### Provided data:
>> Begin

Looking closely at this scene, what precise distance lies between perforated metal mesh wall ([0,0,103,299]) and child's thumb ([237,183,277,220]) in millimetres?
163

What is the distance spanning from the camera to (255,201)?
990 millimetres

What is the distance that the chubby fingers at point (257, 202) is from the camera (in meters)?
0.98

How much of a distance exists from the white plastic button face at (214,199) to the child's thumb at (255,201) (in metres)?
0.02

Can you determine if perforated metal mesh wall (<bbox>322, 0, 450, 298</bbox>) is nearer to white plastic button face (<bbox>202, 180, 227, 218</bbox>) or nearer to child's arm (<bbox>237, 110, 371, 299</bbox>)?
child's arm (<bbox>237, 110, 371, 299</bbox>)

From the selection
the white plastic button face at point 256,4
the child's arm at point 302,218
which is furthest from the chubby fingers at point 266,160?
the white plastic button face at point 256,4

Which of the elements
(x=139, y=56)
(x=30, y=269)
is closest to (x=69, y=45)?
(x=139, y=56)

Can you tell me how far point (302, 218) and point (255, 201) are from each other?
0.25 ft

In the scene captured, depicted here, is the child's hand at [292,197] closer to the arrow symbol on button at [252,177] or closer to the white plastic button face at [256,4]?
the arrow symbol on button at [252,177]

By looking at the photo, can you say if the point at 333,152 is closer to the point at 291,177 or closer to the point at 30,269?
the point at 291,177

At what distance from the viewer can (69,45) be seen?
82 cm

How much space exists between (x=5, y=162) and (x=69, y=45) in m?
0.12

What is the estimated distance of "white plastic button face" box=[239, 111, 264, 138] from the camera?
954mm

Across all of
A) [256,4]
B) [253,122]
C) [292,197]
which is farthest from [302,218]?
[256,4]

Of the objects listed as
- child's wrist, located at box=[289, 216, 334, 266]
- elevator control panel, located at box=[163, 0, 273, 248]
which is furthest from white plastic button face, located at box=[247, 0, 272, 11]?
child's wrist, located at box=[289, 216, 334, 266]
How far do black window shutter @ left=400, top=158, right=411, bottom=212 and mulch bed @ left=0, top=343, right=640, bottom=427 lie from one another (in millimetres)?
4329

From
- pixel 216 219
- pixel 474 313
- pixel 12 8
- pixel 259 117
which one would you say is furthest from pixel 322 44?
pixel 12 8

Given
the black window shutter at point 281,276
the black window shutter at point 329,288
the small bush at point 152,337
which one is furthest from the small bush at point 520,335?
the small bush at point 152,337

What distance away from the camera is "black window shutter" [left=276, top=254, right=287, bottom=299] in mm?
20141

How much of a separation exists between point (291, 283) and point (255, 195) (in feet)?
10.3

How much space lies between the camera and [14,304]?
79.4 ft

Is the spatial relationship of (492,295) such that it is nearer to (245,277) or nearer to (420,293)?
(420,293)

>> End

### Objective:
Rewrite all the rows above, replacing "black window shutter" with "dark window shutter" wherever it occurs and changing nothing else.

### Expected answer:
Looking closely at this scene, what precise distance lies between perforated metal mesh wall ([0,0,103,299]) and child's thumb ([237,183,277,220]) in millimetres?
163

What is the distance spanning from the camera to (255,201)?
990 millimetres

What is the distance that the chubby fingers at point (257, 202) is from the camera (in meters)?
0.98

How much of a distance exists from the white plastic button face at (214,199) to the child's thumb at (255,201) (in metres)?
0.02

Can you determine if perforated metal mesh wall (<bbox>322, 0, 450, 298</bbox>) is nearer to white plastic button face (<bbox>202, 180, 227, 218</bbox>) or nearer to child's arm (<bbox>237, 110, 371, 299</bbox>)?
child's arm (<bbox>237, 110, 371, 299</bbox>)

From the selection
the white plastic button face at point 256,4
the child's arm at point 302,218
which is furthest from the chubby fingers at point 266,160?
the white plastic button face at point 256,4

Which of the elements
(x=139, y=56)
(x=30, y=269)
is closest to (x=69, y=45)?
(x=139, y=56)

Can you tell me how far point (302, 218) and point (255, 201) are from each other?
0.25 ft

In the scene captured, depicted here, is the child's hand at [292,197] closer to the arrow symbol on button at [252,177] or closer to the white plastic button face at [256,4]?
the arrow symbol on button at [252,177]

By looking at the photo, can you say if the point at 333,152 is closer to the point at 291,177 or closer to the point at 30,269?
the point at 291,177

At what distance from the viewer can (69,45) be seen?
82 cm

How much space exists between (x=5, y=162) and (x=69, y=45) in m?
0.12

What is the estimated distance of "white plastic button face" box=[239, 111, 264, 138] from the camera?
954mm

Across all of
A) [256,4]
B) [253,122]
C) [292,197]
which is farthest from [302,218]?
[256,4]

Of the objects listed as
- child's wrist, located at box=[289, 216, 334, 266]
- elevator control panel, located at box=[163, 0, 273, 248]
which is furthest from white plastic button face, located at box=[247, 0, 272, 11]?
child's wrist, located at box=[289, 216, 334, 266]
How far do dark window shutter @ left=400, top=158, right=411, bottom=212 and mulch bed @ left=0, top=343, right=640, bottom=427 lie from one another (in millimetres)?
4329

From
- pixel 216 219
- pixel 474 313
- pixel 12 8
- pixel 259 117
which one would you say is furthest from pixel 322 44?
pixel 12 8

Given
the dark window shutter at point 281,276
the dark window shutter at point 329,288
the small bush at point 152,337
which one is furthest from the small bush at point 520,335?
the small bush at point 152,337

What distance away from the camera is "dark window shutter" [left=276, top=254, right=287, bottom=299] in mm?
20141

How much of a separation exists between point (291, 283) and point (255, 195) (in feet)?
10.3

How much space lies between the camera and [14,304]?
79.4 ft

Is the spatial relationship of (492,295) such that it is nearer to (245,277) or nearer to (420,293)?
(420,293)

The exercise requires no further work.